Okudzeto Ablakwa, however, clarified that Ghana is expecting 40 more deportees in the coming days, insisting that humanitarian grounds informed the decision.

He explained that Ghana could not turn away Africans who had been mistreated abroad and left without refuge.

“We’re not doing the U.S. a favour. We’re doing our fellow Africans a favour. We saw the arrests, the violations of their rights, and their detention against their will. No one wants to take them, so Ghana is stepping in as a refuge,” Okudzeto Ablakwa explained.

Nonetheless, he admitted that the arrangement was discussed in Cabinet and approved based on the Attorney General’s advice — advice which has become increasingly questionable in light of past legal precedent.

Constitutional Lessons Still Ignored?

The host acknowledged that the ruling on the Gitmo 2 created a binding precedent under the constitutional law.
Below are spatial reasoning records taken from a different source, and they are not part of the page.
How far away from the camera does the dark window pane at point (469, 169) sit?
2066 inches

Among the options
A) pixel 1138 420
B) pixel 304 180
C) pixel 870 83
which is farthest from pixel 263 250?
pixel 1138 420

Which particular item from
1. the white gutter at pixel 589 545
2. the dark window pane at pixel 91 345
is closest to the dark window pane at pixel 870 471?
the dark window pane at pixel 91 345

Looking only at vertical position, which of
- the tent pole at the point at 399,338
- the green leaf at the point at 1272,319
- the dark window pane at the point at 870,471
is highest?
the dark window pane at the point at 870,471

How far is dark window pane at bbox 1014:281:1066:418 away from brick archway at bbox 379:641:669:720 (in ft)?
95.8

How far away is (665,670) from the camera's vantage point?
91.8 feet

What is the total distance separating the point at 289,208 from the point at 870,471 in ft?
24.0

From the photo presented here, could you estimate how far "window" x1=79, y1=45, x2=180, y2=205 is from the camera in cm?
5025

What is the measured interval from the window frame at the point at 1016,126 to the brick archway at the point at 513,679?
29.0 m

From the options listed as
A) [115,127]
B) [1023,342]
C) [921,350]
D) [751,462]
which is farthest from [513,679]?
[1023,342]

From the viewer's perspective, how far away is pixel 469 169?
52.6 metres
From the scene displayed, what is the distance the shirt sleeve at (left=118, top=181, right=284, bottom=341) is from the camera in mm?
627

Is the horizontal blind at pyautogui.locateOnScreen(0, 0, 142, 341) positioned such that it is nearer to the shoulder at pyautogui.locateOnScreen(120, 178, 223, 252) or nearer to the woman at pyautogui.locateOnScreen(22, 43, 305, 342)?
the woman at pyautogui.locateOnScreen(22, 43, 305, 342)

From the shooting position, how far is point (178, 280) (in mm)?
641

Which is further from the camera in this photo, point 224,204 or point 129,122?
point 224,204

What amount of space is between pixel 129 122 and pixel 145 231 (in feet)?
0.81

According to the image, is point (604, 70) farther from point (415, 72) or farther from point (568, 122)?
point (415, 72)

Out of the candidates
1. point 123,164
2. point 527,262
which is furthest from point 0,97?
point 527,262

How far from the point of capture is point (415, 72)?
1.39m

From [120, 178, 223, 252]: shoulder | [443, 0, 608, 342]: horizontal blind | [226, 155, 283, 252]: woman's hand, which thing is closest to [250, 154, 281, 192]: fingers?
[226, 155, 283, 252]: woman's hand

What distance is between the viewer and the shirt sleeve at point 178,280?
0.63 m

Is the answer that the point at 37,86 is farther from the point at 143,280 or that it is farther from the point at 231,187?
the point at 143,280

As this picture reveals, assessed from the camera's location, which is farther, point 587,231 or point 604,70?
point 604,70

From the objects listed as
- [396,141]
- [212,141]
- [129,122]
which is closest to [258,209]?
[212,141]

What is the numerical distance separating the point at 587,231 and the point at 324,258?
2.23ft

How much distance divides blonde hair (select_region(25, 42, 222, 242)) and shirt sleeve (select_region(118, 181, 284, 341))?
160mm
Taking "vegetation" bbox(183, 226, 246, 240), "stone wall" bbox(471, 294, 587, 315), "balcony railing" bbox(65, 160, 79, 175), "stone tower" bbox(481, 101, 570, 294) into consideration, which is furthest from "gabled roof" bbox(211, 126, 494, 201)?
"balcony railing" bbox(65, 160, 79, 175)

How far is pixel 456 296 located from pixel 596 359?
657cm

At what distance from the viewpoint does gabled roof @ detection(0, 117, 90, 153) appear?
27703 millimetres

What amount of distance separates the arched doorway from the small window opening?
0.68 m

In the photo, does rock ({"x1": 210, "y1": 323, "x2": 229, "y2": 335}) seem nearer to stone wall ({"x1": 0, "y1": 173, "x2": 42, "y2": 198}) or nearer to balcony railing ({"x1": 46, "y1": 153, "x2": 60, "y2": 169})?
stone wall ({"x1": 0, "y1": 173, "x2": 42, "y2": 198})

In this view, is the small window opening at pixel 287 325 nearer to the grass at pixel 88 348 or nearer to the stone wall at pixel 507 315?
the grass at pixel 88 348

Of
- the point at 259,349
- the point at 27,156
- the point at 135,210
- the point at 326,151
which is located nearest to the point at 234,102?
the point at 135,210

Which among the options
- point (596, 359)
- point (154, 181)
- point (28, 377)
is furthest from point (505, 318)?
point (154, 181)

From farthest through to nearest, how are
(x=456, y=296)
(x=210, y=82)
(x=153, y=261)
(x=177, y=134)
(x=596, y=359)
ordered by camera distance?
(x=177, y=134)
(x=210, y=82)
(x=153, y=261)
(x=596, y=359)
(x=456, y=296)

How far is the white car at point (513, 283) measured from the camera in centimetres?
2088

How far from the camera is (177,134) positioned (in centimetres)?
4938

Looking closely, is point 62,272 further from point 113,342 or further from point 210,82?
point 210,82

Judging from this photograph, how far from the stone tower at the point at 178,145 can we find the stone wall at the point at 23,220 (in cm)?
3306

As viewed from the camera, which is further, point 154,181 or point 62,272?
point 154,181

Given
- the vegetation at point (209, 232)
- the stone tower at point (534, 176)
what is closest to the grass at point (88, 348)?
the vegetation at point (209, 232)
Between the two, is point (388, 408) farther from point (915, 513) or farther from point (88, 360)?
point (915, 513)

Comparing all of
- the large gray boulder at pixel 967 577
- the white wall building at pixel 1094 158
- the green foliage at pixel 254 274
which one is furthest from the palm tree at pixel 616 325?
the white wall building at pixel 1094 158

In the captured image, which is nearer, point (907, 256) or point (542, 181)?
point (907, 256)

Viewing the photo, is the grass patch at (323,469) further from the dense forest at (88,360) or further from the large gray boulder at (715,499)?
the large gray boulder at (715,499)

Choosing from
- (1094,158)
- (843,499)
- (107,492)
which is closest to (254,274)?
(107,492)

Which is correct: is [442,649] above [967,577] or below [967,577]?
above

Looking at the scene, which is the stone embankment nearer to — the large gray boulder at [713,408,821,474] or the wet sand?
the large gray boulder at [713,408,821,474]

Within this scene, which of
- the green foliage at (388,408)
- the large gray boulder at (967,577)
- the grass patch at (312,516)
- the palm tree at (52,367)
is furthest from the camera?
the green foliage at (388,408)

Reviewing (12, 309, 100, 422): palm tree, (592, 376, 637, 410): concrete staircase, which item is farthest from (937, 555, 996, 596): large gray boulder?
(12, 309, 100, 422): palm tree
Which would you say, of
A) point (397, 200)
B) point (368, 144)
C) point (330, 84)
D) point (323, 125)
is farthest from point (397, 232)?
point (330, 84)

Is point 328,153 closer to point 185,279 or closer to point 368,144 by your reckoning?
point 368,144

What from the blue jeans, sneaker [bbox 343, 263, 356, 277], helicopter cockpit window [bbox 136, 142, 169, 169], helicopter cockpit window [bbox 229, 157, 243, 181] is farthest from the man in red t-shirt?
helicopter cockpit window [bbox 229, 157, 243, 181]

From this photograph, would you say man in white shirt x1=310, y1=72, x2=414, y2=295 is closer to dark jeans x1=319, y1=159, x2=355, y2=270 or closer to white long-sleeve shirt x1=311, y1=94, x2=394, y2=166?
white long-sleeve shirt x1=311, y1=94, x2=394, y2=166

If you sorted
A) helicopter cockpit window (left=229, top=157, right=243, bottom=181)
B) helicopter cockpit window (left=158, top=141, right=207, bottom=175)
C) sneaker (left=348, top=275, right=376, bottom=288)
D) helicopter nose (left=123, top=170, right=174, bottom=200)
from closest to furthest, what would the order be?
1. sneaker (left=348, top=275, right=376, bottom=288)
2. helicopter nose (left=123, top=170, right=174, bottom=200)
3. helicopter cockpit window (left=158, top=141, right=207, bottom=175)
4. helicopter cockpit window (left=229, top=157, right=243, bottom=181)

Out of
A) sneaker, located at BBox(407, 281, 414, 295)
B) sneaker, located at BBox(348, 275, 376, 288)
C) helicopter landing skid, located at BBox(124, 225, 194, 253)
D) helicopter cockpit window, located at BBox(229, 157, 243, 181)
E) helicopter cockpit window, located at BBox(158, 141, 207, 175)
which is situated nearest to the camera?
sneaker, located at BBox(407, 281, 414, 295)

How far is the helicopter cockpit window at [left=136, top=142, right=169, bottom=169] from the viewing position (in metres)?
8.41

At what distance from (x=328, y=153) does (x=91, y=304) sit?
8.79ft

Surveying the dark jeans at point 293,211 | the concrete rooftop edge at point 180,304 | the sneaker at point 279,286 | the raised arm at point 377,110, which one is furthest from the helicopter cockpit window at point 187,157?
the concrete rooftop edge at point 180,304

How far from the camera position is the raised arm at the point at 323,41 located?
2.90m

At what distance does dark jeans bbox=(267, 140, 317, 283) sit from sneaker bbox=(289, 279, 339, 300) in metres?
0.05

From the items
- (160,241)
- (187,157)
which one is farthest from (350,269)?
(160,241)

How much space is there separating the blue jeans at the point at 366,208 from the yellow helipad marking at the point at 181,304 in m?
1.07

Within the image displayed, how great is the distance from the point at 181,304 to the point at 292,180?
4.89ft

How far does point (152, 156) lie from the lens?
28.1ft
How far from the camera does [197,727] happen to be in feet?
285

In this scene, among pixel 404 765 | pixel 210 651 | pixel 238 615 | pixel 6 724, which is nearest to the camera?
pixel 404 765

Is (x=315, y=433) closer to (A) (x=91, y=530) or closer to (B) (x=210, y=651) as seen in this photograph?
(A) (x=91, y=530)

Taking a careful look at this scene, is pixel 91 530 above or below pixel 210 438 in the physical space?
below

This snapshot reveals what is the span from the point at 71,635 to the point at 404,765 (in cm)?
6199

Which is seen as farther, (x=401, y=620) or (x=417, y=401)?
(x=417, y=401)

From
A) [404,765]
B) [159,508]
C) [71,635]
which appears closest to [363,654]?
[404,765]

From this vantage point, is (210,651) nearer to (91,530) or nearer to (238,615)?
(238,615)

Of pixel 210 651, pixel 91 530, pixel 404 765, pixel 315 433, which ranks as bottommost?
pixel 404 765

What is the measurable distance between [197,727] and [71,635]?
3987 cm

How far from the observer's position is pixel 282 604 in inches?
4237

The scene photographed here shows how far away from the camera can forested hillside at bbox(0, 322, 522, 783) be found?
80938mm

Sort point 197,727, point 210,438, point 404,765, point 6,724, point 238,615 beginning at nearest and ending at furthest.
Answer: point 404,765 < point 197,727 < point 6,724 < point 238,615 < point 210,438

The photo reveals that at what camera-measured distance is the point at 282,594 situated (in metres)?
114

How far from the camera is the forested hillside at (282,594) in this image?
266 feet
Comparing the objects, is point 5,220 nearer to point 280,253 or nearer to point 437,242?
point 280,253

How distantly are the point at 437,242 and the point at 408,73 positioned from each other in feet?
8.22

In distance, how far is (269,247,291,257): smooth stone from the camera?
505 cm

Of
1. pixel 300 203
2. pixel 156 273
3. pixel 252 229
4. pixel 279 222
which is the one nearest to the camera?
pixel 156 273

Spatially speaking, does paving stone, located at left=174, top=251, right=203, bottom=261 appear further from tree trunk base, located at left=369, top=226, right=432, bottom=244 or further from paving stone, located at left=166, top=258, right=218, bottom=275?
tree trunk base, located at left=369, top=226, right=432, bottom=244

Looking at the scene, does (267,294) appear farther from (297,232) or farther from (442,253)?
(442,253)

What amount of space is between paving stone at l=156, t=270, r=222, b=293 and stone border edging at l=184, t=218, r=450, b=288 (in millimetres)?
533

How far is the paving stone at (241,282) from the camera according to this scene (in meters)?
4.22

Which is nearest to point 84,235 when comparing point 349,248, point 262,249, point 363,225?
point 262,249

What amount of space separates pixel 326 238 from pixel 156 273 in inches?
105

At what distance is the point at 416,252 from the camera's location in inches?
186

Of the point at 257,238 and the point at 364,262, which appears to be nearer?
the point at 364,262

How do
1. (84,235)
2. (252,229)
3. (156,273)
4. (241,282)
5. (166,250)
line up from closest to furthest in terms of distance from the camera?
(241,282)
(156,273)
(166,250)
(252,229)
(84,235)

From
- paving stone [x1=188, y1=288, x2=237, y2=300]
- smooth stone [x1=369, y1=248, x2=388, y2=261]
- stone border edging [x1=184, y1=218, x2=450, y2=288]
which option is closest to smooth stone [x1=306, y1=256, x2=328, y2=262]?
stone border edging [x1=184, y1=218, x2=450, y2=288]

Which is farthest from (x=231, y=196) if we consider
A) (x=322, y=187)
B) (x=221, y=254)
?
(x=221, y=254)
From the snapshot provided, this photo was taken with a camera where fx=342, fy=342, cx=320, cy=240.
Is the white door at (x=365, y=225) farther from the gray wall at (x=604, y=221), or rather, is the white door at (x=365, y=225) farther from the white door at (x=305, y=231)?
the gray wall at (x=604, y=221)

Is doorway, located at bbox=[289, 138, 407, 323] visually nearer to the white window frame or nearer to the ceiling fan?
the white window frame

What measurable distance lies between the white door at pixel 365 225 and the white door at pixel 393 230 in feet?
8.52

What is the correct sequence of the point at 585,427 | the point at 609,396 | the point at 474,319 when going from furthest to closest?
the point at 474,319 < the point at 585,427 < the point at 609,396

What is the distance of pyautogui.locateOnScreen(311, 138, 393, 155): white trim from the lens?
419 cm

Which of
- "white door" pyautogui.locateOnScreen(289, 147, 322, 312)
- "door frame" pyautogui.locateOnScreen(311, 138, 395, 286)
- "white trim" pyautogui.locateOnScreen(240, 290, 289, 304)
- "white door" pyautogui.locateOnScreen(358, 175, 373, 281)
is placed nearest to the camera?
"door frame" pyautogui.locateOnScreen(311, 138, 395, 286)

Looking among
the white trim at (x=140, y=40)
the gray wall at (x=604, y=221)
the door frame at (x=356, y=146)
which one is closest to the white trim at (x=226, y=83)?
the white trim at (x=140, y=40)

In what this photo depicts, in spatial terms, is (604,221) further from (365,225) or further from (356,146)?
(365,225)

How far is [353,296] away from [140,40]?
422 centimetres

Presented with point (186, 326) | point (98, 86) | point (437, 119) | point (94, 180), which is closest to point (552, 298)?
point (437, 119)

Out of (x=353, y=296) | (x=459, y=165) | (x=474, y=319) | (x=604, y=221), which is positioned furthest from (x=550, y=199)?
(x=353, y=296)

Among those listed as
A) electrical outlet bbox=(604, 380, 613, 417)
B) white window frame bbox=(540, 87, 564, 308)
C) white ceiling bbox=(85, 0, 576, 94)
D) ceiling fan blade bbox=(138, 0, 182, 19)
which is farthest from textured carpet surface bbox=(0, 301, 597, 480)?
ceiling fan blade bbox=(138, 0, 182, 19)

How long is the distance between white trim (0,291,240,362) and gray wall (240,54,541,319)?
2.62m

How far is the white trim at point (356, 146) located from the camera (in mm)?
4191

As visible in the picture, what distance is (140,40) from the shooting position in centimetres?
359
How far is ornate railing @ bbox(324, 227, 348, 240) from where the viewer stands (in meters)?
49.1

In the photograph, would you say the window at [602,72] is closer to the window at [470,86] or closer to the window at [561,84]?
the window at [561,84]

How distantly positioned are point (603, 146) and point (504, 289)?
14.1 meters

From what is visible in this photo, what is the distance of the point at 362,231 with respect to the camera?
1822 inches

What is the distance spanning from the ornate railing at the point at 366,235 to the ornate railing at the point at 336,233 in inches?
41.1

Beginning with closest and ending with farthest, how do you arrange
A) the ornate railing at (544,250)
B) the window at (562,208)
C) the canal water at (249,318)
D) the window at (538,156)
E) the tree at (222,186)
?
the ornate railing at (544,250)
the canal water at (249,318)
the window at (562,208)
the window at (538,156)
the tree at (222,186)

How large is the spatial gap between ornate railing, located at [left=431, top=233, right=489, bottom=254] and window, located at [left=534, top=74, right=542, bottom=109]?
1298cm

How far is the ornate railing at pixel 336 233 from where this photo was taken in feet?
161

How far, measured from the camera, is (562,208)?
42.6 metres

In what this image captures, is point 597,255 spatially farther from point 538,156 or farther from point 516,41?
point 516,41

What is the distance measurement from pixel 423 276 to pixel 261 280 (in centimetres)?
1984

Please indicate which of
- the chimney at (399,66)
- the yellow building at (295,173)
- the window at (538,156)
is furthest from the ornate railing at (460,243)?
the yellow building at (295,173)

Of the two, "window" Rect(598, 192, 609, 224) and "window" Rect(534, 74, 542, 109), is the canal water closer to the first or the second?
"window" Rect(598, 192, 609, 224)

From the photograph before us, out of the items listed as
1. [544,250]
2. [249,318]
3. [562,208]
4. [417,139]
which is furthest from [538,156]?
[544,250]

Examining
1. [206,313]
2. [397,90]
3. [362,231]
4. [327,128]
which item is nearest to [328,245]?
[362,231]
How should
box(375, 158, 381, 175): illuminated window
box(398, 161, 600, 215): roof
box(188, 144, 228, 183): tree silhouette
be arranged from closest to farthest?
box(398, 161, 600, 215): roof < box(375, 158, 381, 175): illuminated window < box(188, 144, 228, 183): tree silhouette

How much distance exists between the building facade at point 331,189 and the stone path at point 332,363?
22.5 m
He stressed that the Supreme Court had ruled that the terminology of an agreement is immaterial — whether MoU, treaty, or diplomatic note, Article 75 requires parliamentary ratification.

He questioned how government could enforce what the minister described as a “loose understanding” with the United States if it did not have the force of law through Parliament.

“It’s contradictory to call it a loose agreement and still enforce it. That was the problem with the Gitmo 2 arrangement, and that’s why the Supreme Court struck it down,” he argued.